If it were me and he wouldn’t do pickup and drop-off, I’d be putting the kid in public school and live in a bus zone for that school. I’m not kidding, I’d move if I had to do that.
I’d also either fire the housekepper, or I’d have her, or find one who would do absolutely everything you needed done. If you want her to cook, she cooks. If you want her to grocery shop, she shops for groceries. If you want her to do pickup and drop-off, I’d have her do it.

If you do nothing else, you want a very clear idea of what your husband plans to do with his time and energy once he is retired. Figure out why he wants to retire ideally. Even my middle-schooler said “Why would someone retire early, retirement is for old people” and she’s right, it really is. Healthy people need and want to contribute to their families and ensure their families are emotionally healthy. I’d be worried about his physical and/or mental health if your assessment that he isn’t an ass is correct. A change in desire and behavior is an indicator of a problem.

for Windows 10

Anonymous
Anonymous wrote:I haven’t read all the replies, but I agree with the OP.
I am a SAHM (at least for now) of two elementary age kids. I do 100% of school drop-offs and pick-ups, taking kids to and from sports/activities/appointments, watching the kids on school holidays/snow days, etc. I also do about 90% of the shopping and cooking and most of the housework. Why wouldn’t I? All of this is the point & benefit of having one parent home. Why should the working parent pick up extra work when one parent isn’t working for money?

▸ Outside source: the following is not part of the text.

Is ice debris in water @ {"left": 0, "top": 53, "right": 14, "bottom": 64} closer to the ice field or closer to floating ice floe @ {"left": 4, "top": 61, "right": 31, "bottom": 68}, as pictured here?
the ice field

Also, I think it’s funny how people on DCUM love to call people like me lazy, but think OP’s husband deserves a break.


Because he worked a real job for 30 years
Anonymous
Anonymous wrote:
Anonymous wrote:I haven’t read all the replies, but I agree with the OP.
I am a SAHM (at least for now) of two elementary age kids. I do 100% of school drop-offs and pick-ups, taking kids to and from sports/activities/appointments, watching the kids on school holidays/snow days, etc. I also do about 90% of the shopping and cooking and most of the housework. Why wouldn’t I? All of this is the point & benefit of having one parent home. Why should the working parent pick up extra work when one parent isn’t working for money?

Also, I think it’s funny how people on DCUM love to call people like me lazy, but think OP’s husband deserves a break.


Because he worked a real job for 30 years


And expects wife #2 to pay for her stepson’s education while he retires early. He’s a real winner! Where can I get someone like that??
Anonymous
Anonymous wrote:
Anonymous wrote:This is so silly. He's retiring from work, not from life. If you didn't have a kid but you had a dog, would retirement mean he suddenly isn't responsible for walking the dog?


Sounds like he’s saying they should both walk the dog 50% of the time. He shouldn’t have to walk the dog 100% of the time just because he’s home all day.


Disagree. If OP leaves before dog needed to be walked and gets home after dog needed to be walked, then OP’s husband should walk the dog. Similarly, OP has been leaving early (before drop off) to get work done early enough to pick up. There’s no reason OP’s husband can’t pick up so that OP can go in at a normal time.
Anonymous
Anonymous wrote:Good luck. I’m about 6 years out from a similar situation. I’m seriously considering separating due to my resentment at his retirement with kids still at home and all the usual home care. He picks and chooses what random project he wants to work on after sleeping in bc he binge watched Netflix. I thought a little time doing this was ok, but it’s been years. Every discussion is “but I retired”. Please work this out BEFORE he actually retires.


A trial separation may be the wake up call he needs.